Standing at the Hanwha Philly Shipyard on Aug. 26, President Lee Jae-myung cast a new joint shipbuilding initiative as more than a commercial venture. It was, he said, a marker of South Korea’s willingness to invest in American industry and of Washington and Seoul’s evolving economic alliance.

At the christening of the State of Maine, a multipurpose vessel commissioned by the U.S. Maritime Administration, Lee invoked what he called the “MASGA Project” — short for “Make America’s Shipbuilding Great Again.” The scheme, he argued, would allow “Korean and American shipbuilding to rise together and deliver win-win results.”

Hanwha’s acquisition of the Philadelphia yard last December, the first time a Korean company has taken control of an American shipbuilder, has become a symbol of this ambition. The site is widely credited with helping to unlock recent progress in fraught tariff negotiations between the two governments.

Lee linked the yard’s past to his country’s present. Ships launched there once ferried supplies during the Korean war; today, he said, South Korea’s own shipbuilding prowess — forged out of hardship — is ready to buttress American maritime security and help revive U.S. industry. “Just as Korean workers once built the miracle of K-shipbuilding on empty fields,” he declared, “Korea and the United States together can now forge the miracle of MASGA.”

The president presented the initiative as part of an alliance shifting from one rooted in security to one increasingly defined by economics and technology. At a White House summit a day earlier he had pressed U.S. President Donald Trump to back the project, portraying it as a chance to “restore a vanished dream.”

Lee’s appearance in Philadelphia, less than 24 hours after his meeting with Trump, was read in Seoul and Washington alike as a deliberate show of intent: South Korea means to anchor itself not just as a military ally but as an industrial partner.

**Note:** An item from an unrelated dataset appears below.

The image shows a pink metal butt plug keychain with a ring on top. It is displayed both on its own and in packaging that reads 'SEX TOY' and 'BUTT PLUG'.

He was joined by his industry and foreign ministers, senior aides, and Hanwha executives. From the American side, Pennsylvania’s governor, Josh Shapiro, and Senator Todd Young attended, though speculation that the vice president or a cabinet secretary might turn up proved unfounded.
The Philadelphia yard, founded in 1801 as a naval facility and privatized in 1997, has long been entwined with America’s maritime fortunes. Whether Hanwha’s stewardship and the MASGA banner can deliver a genuine revival remains uncertain. But for Lee, the symbolism was the point: a shipyard once linked to Korea’s survival is now being recast as the stage for a “win-win” economic alliance.